Stili di vita nella terra dorata

Sognatori del sogno dorato

Questa è una storia d’amore e morte nella terra dorata, e inizia con la terra stessa. La San Bernardino Valley è solo a un’ora di macchina a est di Los Angeles, sulla San Bernardino Freeway ma, per certi versi è un luogo alieno: non la California costiera dei crepuscoli subtropicali e dei dolci venti di ponente che soffiano dall’oceano Pacifico, ma una Ca­lifornia più aspra, posseduta dal deserto del Mojave appena al di là delle montagne, devastata dal Santa Ana, il vento caldo e asciutto che scende dai passi a centocinquanta chilometri all’ora, ulula attraverso i filari frangivento di eucalipti e ti lima i nervi.

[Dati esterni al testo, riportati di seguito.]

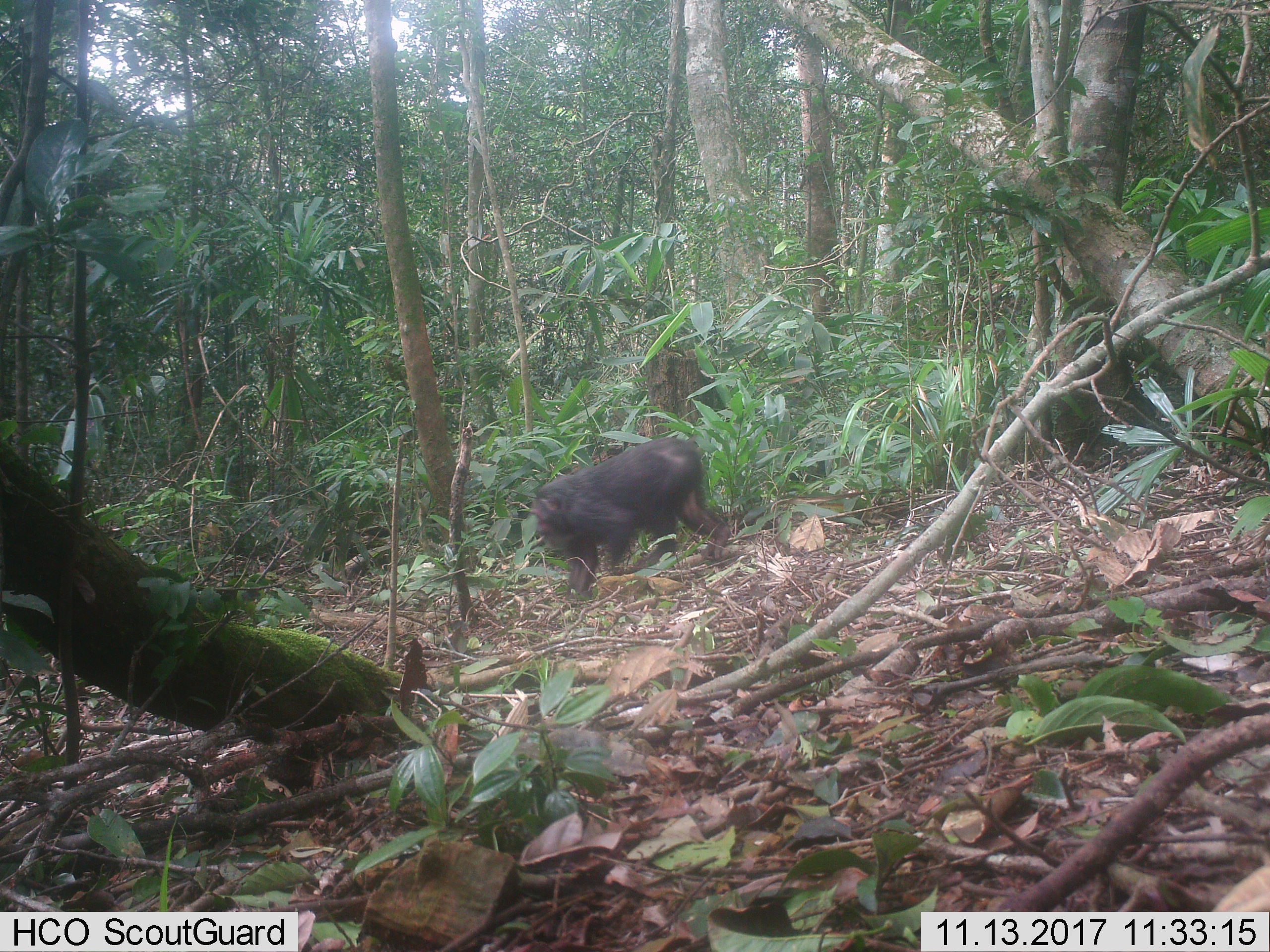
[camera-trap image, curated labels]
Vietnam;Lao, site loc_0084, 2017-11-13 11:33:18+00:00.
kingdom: Animalia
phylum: Chordata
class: Mammalia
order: Primates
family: Cercopithecidae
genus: Macaca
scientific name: Macaca arctoides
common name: stump-tailed macaque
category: stump tailed macaque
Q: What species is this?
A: Stump tailed macaque (stump-tailed macaque) (Macaca arctoides).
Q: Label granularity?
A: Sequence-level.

Ottobre è il mese peggiore per il vento, il mese in cui diventa difficile respirare e le colline prendono fuoco per incendi spontanei. È da aprile che non piove. Ogni voce sembra un urlo. È la stagione dei suicidi e dei divorzi, della paura acuta, ovunque soffi il vento.

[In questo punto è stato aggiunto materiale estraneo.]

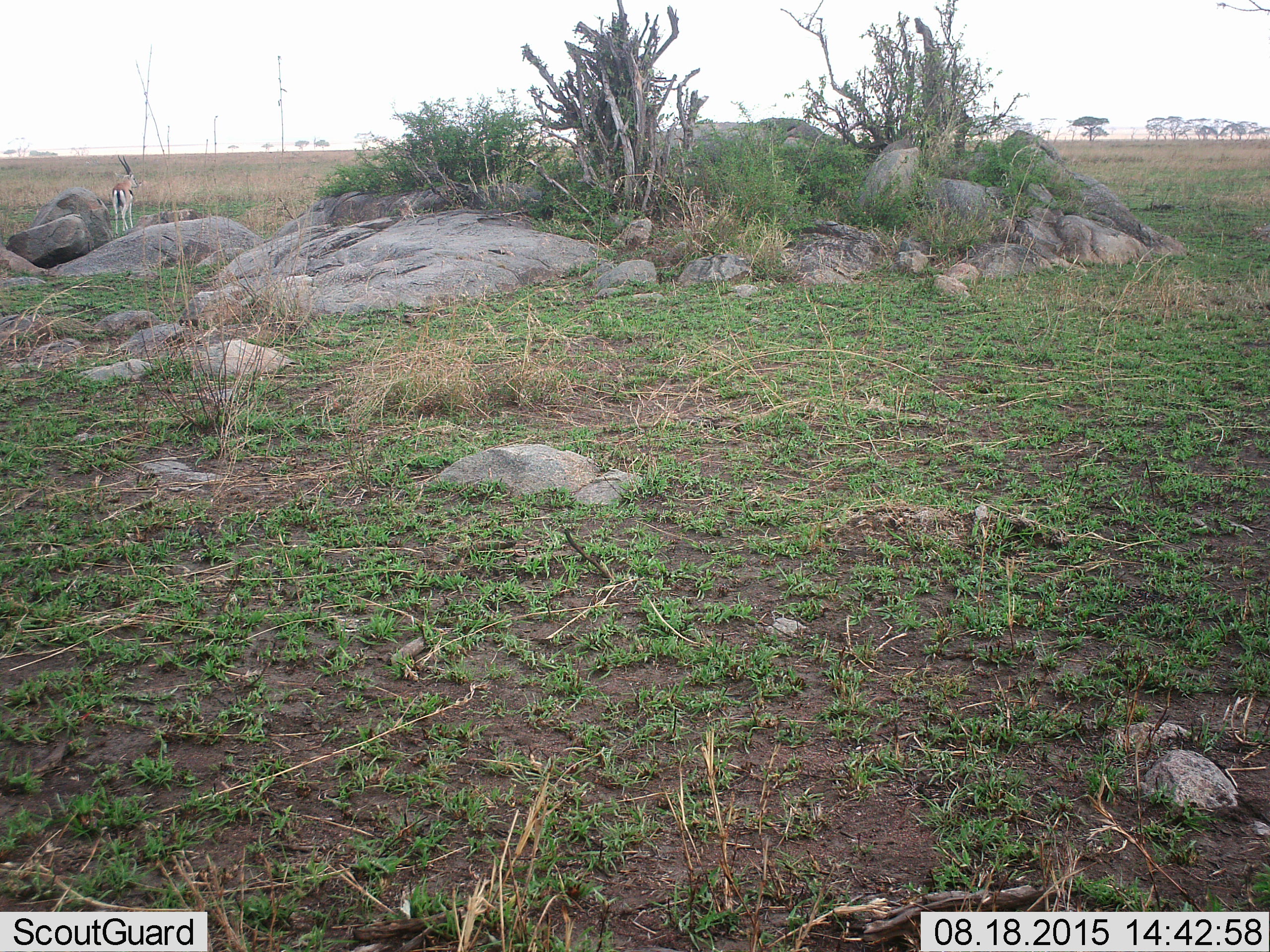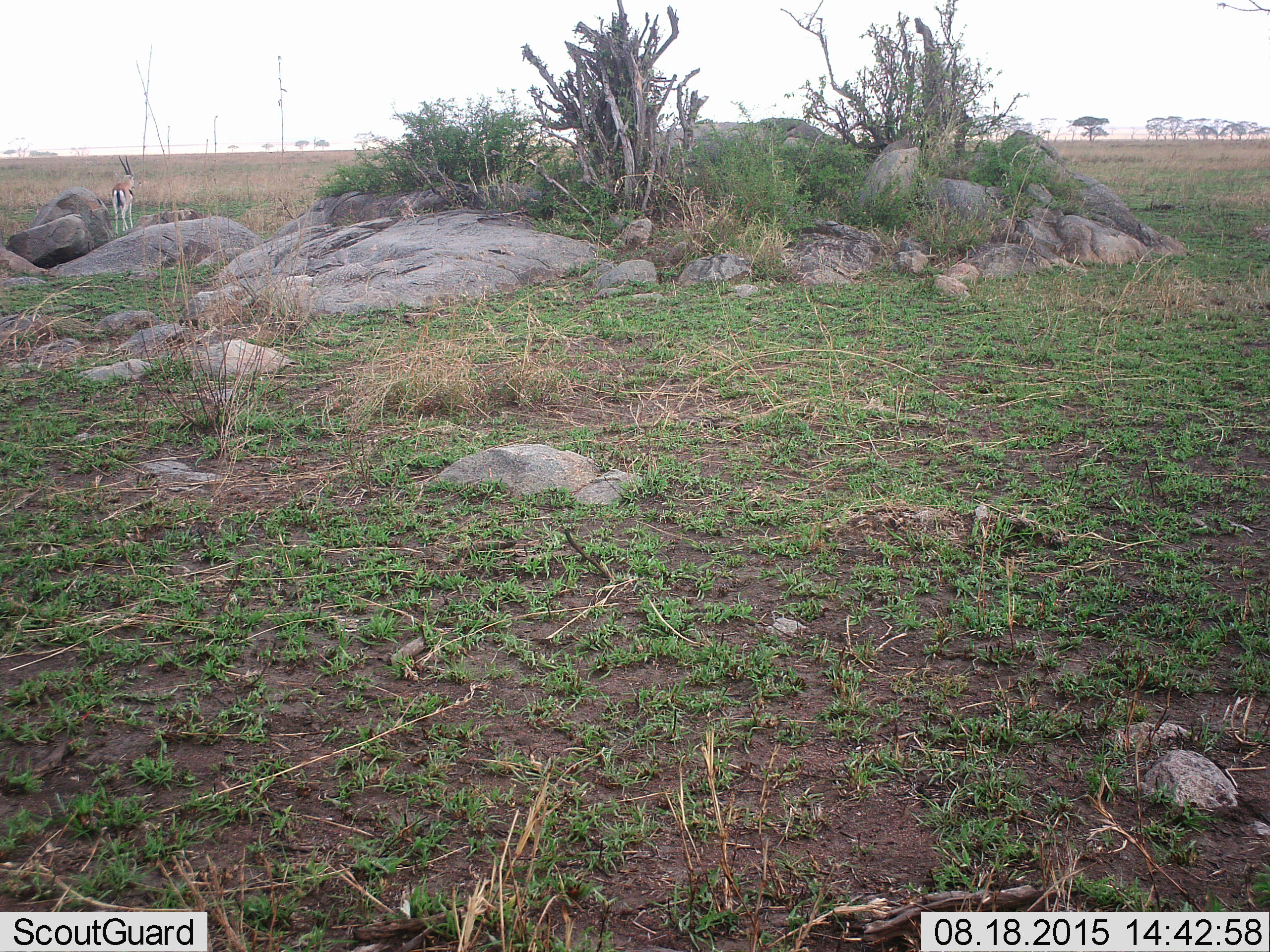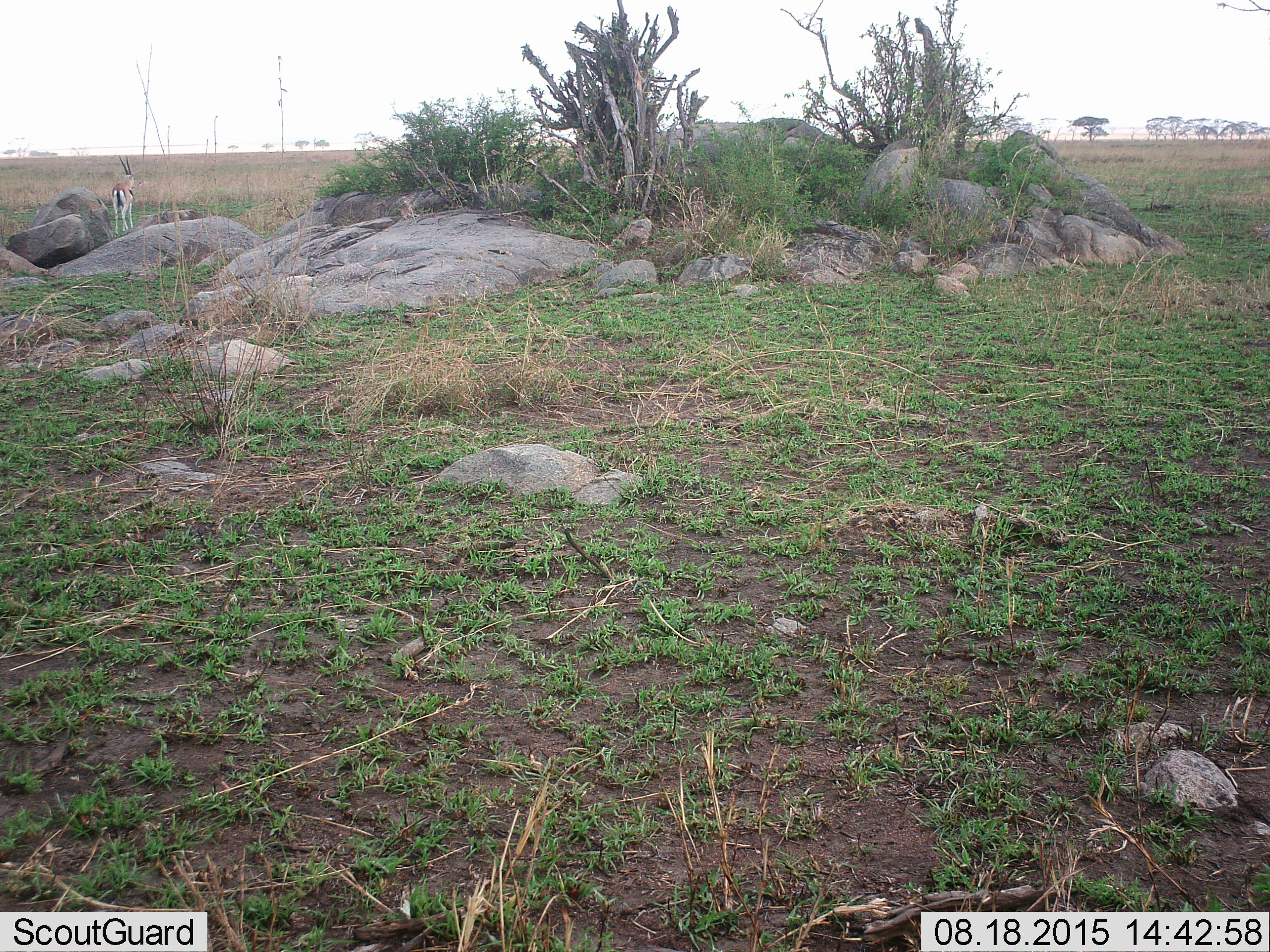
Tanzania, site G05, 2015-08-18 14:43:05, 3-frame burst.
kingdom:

I mormoni colonizzarono questa terra infausta e poi l’abbandonarono, ma quando se ne andarono, il primo albero di arancio era stato piantato e per i successivi cento anni la San Bernardino Valley avrebbe attirato una schiatta di gente che immaginava di poter vivere tra quegli alberi magici e prosperare nel clima asciutto, gente che si portava dietro le usanze del Midwest, modi di costruire, di cucinare e di pregare, e che cercò di innestare quelle usanze sul nuovo territorio. L’innesto attecchì in maniera bizzarra. Questa è la California dove è possibile vivere e mo­rire senza aver mai assaggiato un carciofo, senza aver mai incontrato un cattolico o un ebreo. Questa è la California dove è facile telefonare al Dial-A-Devotion per ascoltare una preghiera, ma è difficile comprare un libro. Questo è il paese in cui la fede nell’interpretazione letterale della Genesi è scivolata impercettibilmente nella fede nell’interpretazione let­terale del film La fiamma del peccato,* il paese dei capelli cotonati, dei pantaloni Capri e delle ragazze per cui la promessa di tutta una vita si riduce a un abito da sposa bianco e vaporoso e alla nascita di una Kim­berly, di una Sherry o di una Debbie, seguita da un divorzio a Tijuana e da un ritorno alla scuola per parrucchieri. «Eravamo solo ragazzini scri­teriati» dicono senza rimpianti e guardano al futuro. Il futuro sembra sempre roseo nella terra dorata, perché nessuno si ricorda del passato. Qui è dove soffia un vento rovente e le vecchie abitudini non sembrano rilevanti, dove l’incidenza dei divorzi è il doppio della media nazionale e dove una persona su trentotto vive in una roulotte. Questa è l’ultima fer­mata per tutti quelli che vengono da qualche altra parte, per tutti quelli che sono fuggiti dal freddo, dal passato e dalle vecchie abitudini. Qui è dove cercano di trovare un nuovo stile di vita, e lo cercano negli unici posti in cui sono abituati a guardare: i film e i giornali. Il caso di Lucille Marie Maxwell Miller è un monumento da tabloid a questo nuovo stile di vita.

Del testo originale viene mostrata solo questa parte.